B2B companies have watched creator marketing transform consumer brands for a decade. Most are still on the sidelines. That window is closing.
Scott Sutton, CEO of Later, sat down with Net Influencer Senior Editor Ceci Carloni to discuss why B2B brands are finally entering creator marketing and what it takes to do it right. Scott leads Later, the Influencer Marketing and social media management platform serving Fortune 5000 brands, including Walmart, Mastercard, and Procter & Gamble. Before Later, he was Chief Business Officer at ZoomInfo, where he helped grow the business from $150 million to over $1 billion in ARR.
The conversation covered why B2B lagged behind, how attribution technology changed the equation, and what enterprise brands risk by waiting.
1. B2B Decision-Makers Are Now the Social Generation
B2C brands moved first because they had to follow consumers wherever they went. B2B held back. The reasons were structural, not strategic.

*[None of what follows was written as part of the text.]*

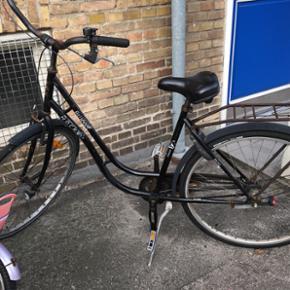 """28"""" Rocky Bellevue dame cykel i sort med - København - 28"""" Rocky Bellevue dame cykel i sort med 3 gear. Købt i 2011. Fået nye hjul og nye pedaler i 2017 - København"""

That’s changing because the buyer profile has changed. “B2B decision-makers are largely millennials,” Scott said. “It’s the first generation with huge spending power that grew up with social in their college-plus era.”
The people signing enterprise contracts are now the same people scrolling LinkedIn, watching YouTube, and following niche creators in their industries. B2B companies that ignore this are making a demographic bet they’re likely to lose.
2. Attribution Technology Finally Closed the ROI Gap
For years, B2B marketing teams couldn’t tie creator spend to revenue. That excuse is gone.
Scott described working with a large client in the creative software space. “We can hire a creator, have them make a post, share a link, someone can click that link. We can then track the install of their app, and with the interconnectivity to their subscription billing software, we can actually see what subscription, and then their LTV (Lifetime Value), tie it all the way back to the CAC (Customer Acquisition Cost).”
He called it “the first time that’s been able to happen in this B2B SaaS paradigm.” Full-funnel attribution, from creator post to customer lifetime value, is now a reality. B2B’s traditional demand for proof of return no longer disqualifies the channel.
3. There Are Now Creators for Every B2B Niche
The Creator Economy is no longer just lifestyle, beauty, and entertainment. Specialized creators have built audiences in accounting, AI, marketing, and agency operations.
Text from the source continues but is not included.